### The tasks:
A - In the article on A/B testing sample size, reproduce the passage between "To give you" and "test is significant?", inclusive, substituting "web page" for every occurrence of "webpage".
B - Condense the paragraph in the article on A/B testing sample size that begins "AB testing is a type of experiment" into a single shorter sentence that keeps its main facts.

### Source text:
AB Testing Sample Size: The 4 Levels of Difficulty
We get lots of different questions from people who are interested in A/B testing, but there’s one question we hear more than any other: “Can I do A/B testing with under 100,000 visitors a month?” A surprising number of optimisation projects end up being useless and AB testing sample size is often the reason. This article will show you…
- How to calculate your AB testing sample size
- Whether or not AB testing is a useful tool for your website
- Things you should always do and things you should never do when AB testing
The AB Testing Sample Size Guide
- What is AB Testing?
- How To Calculate Your AB Testing Sample Size
- How Long Is Too Long To Run A Test?
- A/B Testing Sample Size: The 4 Levels of Difficulty
1. Fear Factor zone
2. Thrilling zone
3. Exciting zone
4. Safe zone
The goal of A/B testing is to create Uplift – an increase in your conversion rate. Finding a way to do that is not easy, and achieving statistical significance is downright difficult. That’s why you need to think about your AB testing sample size BEFORE you launch an experiment.
To give you a sense of the sample size needed to run AB tests on your website, we have created a chart showing how many visitors your website will need in order to produce significant test results. Before that though, we should recap some fundamental principles. For example, what is AB testing?
AB testing is a type of experiment that compares two versions of the same webpage: A and B. Your visitors are split into two groups, each being shown one version. The aim is to see which version of the webpage has the best conversion rate.
To make sure your conclusions are reliable, you need to ensure that your experiments are statistically significant. Unreliable data could lead you to waste your marketing budget on a false positive.
What does it mean if an A/B test is significant?

### Records supplied:
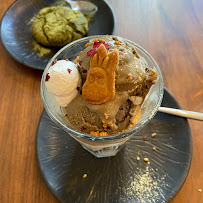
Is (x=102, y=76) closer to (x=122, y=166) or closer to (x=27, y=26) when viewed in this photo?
(x=122, y=166)

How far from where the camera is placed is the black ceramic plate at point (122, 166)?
2.73 ft

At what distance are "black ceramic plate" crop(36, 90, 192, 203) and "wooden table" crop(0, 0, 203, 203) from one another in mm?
70

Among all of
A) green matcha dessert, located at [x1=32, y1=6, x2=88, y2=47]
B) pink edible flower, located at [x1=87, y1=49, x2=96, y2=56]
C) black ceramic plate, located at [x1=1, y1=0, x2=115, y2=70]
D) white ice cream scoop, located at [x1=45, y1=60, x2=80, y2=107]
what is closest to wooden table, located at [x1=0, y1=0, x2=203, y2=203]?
black ceramic plate, located at [x1=1, y1=0, x2=115, y2=70]

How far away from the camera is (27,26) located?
1455 mm

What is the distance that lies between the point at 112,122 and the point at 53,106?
22 centimetres

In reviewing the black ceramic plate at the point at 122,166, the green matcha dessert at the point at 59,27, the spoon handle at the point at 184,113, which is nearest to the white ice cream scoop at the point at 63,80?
the black ceramic plate at the point at 122,166

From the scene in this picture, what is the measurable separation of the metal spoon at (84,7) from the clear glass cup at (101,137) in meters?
0.66

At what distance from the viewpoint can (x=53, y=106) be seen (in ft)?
2.50

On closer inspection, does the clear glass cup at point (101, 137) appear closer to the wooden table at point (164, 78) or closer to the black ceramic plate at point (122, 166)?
the black ceramic plate at point (122, 166)

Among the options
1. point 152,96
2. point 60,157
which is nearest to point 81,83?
point 152,96

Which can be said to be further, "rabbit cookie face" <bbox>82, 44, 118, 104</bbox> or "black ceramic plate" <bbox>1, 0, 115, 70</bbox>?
"black ceramic plate" <bbox>1, 0, 115, 70</bbox>

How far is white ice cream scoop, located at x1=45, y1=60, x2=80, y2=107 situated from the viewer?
2.23ft

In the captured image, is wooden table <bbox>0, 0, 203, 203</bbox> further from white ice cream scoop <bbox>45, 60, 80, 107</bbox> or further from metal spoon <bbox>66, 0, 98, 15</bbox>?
white ice cream scoop <bbox>45, 60, 80, 107</bbox>

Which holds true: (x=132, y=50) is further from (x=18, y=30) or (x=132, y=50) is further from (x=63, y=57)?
(x=18, y=30)
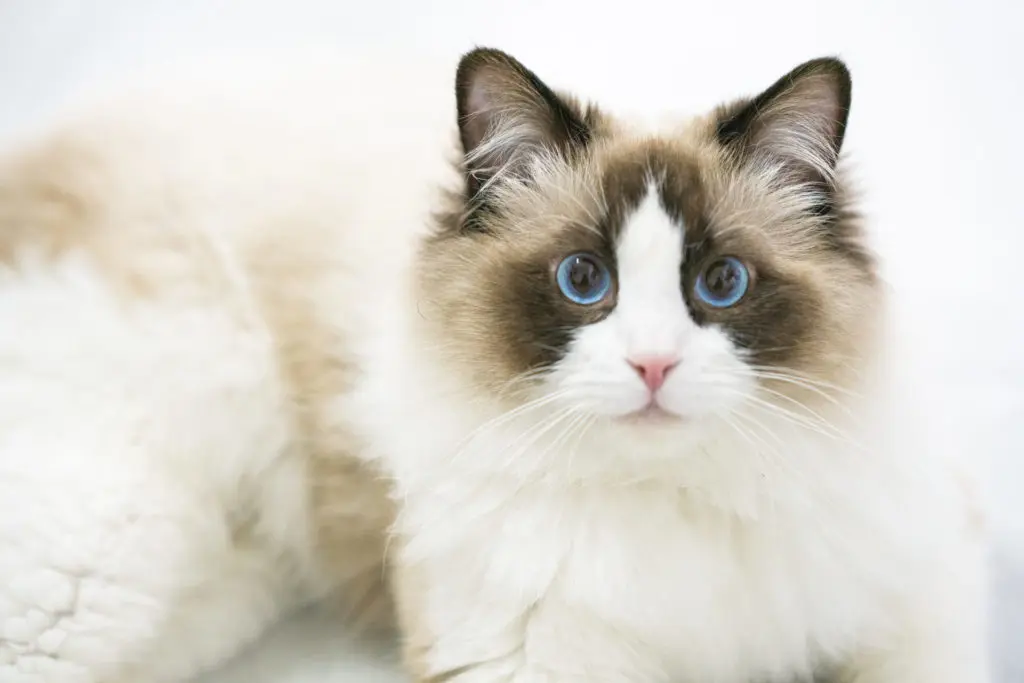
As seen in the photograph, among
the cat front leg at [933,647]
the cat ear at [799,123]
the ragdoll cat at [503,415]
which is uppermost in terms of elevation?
the cat ear at [799,123]

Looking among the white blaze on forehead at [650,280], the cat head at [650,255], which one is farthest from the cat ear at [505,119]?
the white blaze on forehead at [650,280]

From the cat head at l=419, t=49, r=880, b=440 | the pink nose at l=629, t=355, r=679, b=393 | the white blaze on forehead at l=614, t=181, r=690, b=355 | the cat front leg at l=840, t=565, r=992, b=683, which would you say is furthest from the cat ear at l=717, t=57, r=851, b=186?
the cat front leg at l=840, t=565, r=992, b=683

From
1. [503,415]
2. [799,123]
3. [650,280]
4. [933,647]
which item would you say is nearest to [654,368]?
[650,280]

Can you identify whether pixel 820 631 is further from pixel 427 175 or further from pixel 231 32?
pixel 231 32

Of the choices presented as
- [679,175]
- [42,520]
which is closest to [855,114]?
[679,175]

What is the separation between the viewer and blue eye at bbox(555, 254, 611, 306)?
5.19 feet

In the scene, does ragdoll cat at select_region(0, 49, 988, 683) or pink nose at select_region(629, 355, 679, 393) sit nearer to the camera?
pink nose at select_region(629, 355, 679, 393)

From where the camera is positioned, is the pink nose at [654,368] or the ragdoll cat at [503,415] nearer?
the pink nose at [654,368]

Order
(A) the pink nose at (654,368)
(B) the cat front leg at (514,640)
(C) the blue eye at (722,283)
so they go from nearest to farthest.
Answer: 1. (A) the pink nose at (654,368)
2. (C) the blue eye at (722,283)
3. (B) the cat front leg at (514,640)

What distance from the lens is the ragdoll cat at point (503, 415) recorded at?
5.29 feet

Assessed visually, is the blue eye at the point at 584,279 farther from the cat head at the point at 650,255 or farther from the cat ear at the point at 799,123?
the cat ear at the point at 799,123

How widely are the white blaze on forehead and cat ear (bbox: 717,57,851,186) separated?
21cm

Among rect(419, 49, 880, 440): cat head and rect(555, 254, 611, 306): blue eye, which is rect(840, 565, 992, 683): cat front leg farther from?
rect(555, 254, 611, 306): blue eye

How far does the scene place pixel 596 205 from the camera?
164 cm
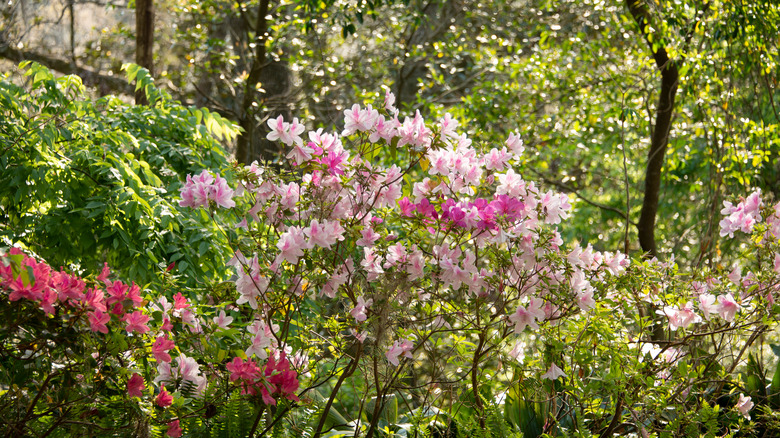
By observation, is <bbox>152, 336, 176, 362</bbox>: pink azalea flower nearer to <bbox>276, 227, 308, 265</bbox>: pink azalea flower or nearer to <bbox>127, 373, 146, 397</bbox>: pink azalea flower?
<bbox>127, 373, 146, 397</bbox>: pink azalea flower

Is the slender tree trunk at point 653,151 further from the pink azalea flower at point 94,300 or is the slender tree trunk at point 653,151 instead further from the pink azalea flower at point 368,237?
the pink azalea flower at point 94,300

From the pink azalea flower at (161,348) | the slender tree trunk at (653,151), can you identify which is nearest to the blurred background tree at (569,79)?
the slender tree trunk at (653,151)

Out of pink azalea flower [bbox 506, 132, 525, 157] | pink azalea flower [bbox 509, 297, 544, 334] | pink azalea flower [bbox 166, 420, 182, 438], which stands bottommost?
pink azalea flower [bbox 166, 420, 182, 438]

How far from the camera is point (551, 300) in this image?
Result: 7.72 feet

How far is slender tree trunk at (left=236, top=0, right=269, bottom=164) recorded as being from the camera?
6316 mm

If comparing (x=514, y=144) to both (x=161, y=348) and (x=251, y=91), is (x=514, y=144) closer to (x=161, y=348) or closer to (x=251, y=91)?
(x=161, y=348)

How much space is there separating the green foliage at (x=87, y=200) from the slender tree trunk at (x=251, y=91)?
111 inches

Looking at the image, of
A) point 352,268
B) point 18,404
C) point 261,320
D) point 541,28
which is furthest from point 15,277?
point 541,28

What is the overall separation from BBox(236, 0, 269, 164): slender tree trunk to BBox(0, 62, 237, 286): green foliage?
2819mm

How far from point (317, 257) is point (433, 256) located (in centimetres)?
38

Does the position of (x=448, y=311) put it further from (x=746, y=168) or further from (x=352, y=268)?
(x=746, y=168)

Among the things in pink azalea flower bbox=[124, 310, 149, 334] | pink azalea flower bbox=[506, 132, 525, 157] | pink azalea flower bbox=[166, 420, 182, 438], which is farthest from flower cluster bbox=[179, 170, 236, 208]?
pink azalea flower bbox=[506, 132, 525, 157]

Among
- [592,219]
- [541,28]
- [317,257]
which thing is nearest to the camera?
[317,257]

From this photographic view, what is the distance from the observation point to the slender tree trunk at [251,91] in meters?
6.32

### Written responses:
A -
To give you a sense of the sample size needed to run AB tests on your website, we have created a chart showing how many visitors your website will need in order to produce significant test results. Before that though, we should recap some fundamental principles. For example, what is AB testing?
AB testing is a type of experiment that compares two versions of the same web page: A and B. Your visitors are split into two groups, each being shown one version. The aim is to see which version of the web page has the best conversion rate.
To make sure your conclusions are reliable, you need to ensure that your experiments are statistically significant. Unreliable data could lead you to waste your marketing budget on a false positive.
What does it mean if an A/B test is significant?

B - AB testing splits visitors into two groups, shows each group one of two versions (A and B) of the same webpage, and compares them to find which version has the best conversion rate.